Comment # 6 on bug 1205258 from
Thank you for the explanation. I had no idea about such support coming from
tukit. I had reviewed the manual for the command transactional-update, but I
have not found any comprehensive guide, tutorial, or manual for the overall
system, that is, the general design of the TU framework. I have generally found
only documentation for specific components, or high-level overviews of the
concept. 

A comprehensive document that targets the practical use cases for
administrators and users, would be very helpful. Elaboration of the inner
plumbing would be a helpful too, as an indispensable resource for disaster
recovery. To my mind, such a document would useful overall much more so than
just a blog post on this particular subject, especially because it may be hard
for the right person to find the resource at the time when needed. However, it
certainly might help someone at some time, and certainly would be more helpful
for the subject than any resource I have found so far.

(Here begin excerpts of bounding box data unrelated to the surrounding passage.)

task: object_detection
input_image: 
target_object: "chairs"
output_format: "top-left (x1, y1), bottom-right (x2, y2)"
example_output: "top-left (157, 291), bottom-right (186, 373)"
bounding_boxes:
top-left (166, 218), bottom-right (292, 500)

Yes, I agree you found a flaw regarding the privileges of the user shell, which
could be resolved through appropriate modifications of the concept. You could
simply allow any user to enter the open transaction, with regular permissions.

At the present time, I feel compelled to push back against the idea of lack of
isolation being a major problem. Locations storing user data are meant to be
manipulated by operations initiated by the user, in ways that the user
understands. My motivation for submitting the request is that in a vanilla
installation, it is possible for the an administrator to install a package on
an active system, immediately interact with the modified system, and then, if
desired, reverse the system changes, or add new ones. Surely it is possible
that such a sequence would leave artifacts in data locations, but such effects
are well understood, and no more harmful in the transactional scenario than in
the classical one. 

For cases where some isolation is desired, you could consider adding an option
for providing the full environment through temporary snapshots, such that the
changes to these locations within the test session will be lost, even if the
changes to the system are committed. The purpose would be to test operations,
for resolving whether the new system image is one that would be useful for
future boot sessions, or not. For example, the build operation is reproducible.
If it succeeds in the test environment, it will succeed in new system
configuration, once it would become active. Please remember also, if I am not
mistaken, that rollback of a previous transaction will not roll back
modifications to data directories occurring during any boot sessions following
the transaction. Thus, you could be providing more isolation than available
currently, by opening the possibility for utilizing the system changes in a
special session.

My understanding would be that if an administrator must roll back a
transaction, any problems encountered would be the same as the ones that cause
you to hesitate on the idea I am proposing. The proposed method is simply a
means to test the consequences of a transaction before committing it for future
boot sessions, and without interrupting the boot session of the live system.
Once the changes are confirmed, and the transaction committed, then the system
would be rebooted, with predictable effects.

If I am not making some important oversight, you might consider supporting the
work flow through an accessible set of operations in the tool chain. I believe
the concerns I have raised originally are rather common, and without a way to
address them, it may be harder for many sites to adopt the system, or to find
ways to resolve unforeseen problems after adoption.